[Page excerpt — start]

Harrison would take Scott and his older brother, Jarrod, to the donor centre at Town Hall on school holidays. The cafe there is named in Harrison’s honour.

“We just loved the milkshakes we got afterwards,” Jarrod Mellowship said. “We didn’t realise what it was all about until he started getting Guinness World Records [for donating more times than anyone on the planet] and a Medal of Australia. But to us, he was just Grandad.”

Jarrod Mellowship’s partner, Rebecca, needed anti-D injections during her pregnancies.

“It’s pretty cool that part of him went into mum and got me a brother, then protected my kids, his great-grandkids,” Jarrod Mellowship said.

James Harrison’s grandsons Scott (left) and Jarrod (far right) with Jarrod’s wife Rebecca and the couple’s children (Daisy, 9, Jaycee, 2, Trey, 2, and Addison, 3 months).

James Harrison’s grandsons Scott (left) and Jarrod (far right) with Jarrod’s wife Rebecca and the couple’s children (Daisy, 9, Jaycee, 2, Trey, 2, and Addison, 3 months).Credit: Edwina Pickles

James in a jar

In the 58 years since Gorman presented his anti-D therapy, the product has not changed. It is still wholly dependent on volunteer donors.

“Their blood is the only way we can prevent this disease,” said Professor David Irving, director of research at Lifeblood.

Australia has fewer than 200 anti-D donors. The program is labour-intensive and an enormous commitment for these volunteers, Irving said. All this requires world-first healthcare infrastructure, something many parts of the world do not have.

Creating a new therapy has long been a “holy grail”, Irving said. This dream of a lab-made anti-D is affectionately known among Lifeblood staff as “James in a jar”.

Professor Ian Wicks first came across the concept in a Good Weekend article in 2016.

Postdoctoral researcher Dr Behnaz Heydarchi (left) and Professor Ian Wicks.

Postdoctoral researcher Dr Behnaz Heydarchi (left) and Professor Ian Wicks.Credit: Simon Schluter

“That was the catalyst,” the rheumatologist and clinician-scientist at the Walter Eliza Hall Institute of Medical Research (WEHI) said.

“I thought: perhaps we could apply WEHI’s advanced technologies to try and capture this magic ingredient in naturally occurring antibodies found in the blood of donors like James Harrison.”

From blood samples donated by Harrison and about 30 other anti-D donors, Wicks and senior post-doctoral researcher Dr Behnaz Heydarchi isolated and sequenced fragments of the antibody proteins (a process known as proteomics).

[Page excerpt — finish]

• To do:
A: Answer these questions from the anti-D article, one answer per line:
(i) What do Lifeblood staff call the dream of a lab-made anti-D?
(ii) How many anti-D donors does Australia have?
(iii) Where and in what year did Professor Ian Wicks first come across the concept?
B: Write out the part of the anti-D article starting at "In the 58 years" and ending at "article in 2016.", keeping every word and mark unchanged.

[Recorded information — start]

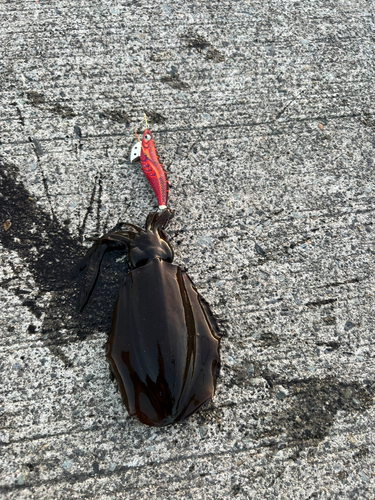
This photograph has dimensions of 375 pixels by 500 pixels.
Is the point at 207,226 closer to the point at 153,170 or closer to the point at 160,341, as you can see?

[Recorded information — finish]

• Per-task answers:
A:
(i) "James in a jar"
(ii) Fewer than 200
(iii) In a Good Weekend article in 2016

B:
In the 58 years since Gorman presented his anti-D therapy, the product has not changed. It is still wholly dependent on volunteer donors.

“Their blood is the only way we can prevent this disease,” said Professor David Irving, director of research at Lifeblood.

Australia has fewer than 200 anti-D donors. The program is labour-intensive and an enormous commitment for these volunteers, Irving said. All this requires world-first healthcare infrastructure, something many parts of the world do not have.

Creating a new therapy has long been a “holy grail”, Irving said. This dream of a lab-made anti-D is affectionately known among Lifeblood staff as “James in a jar”.

Professor Ian Wicks first came across the concept in a Good Weekend article in 2016.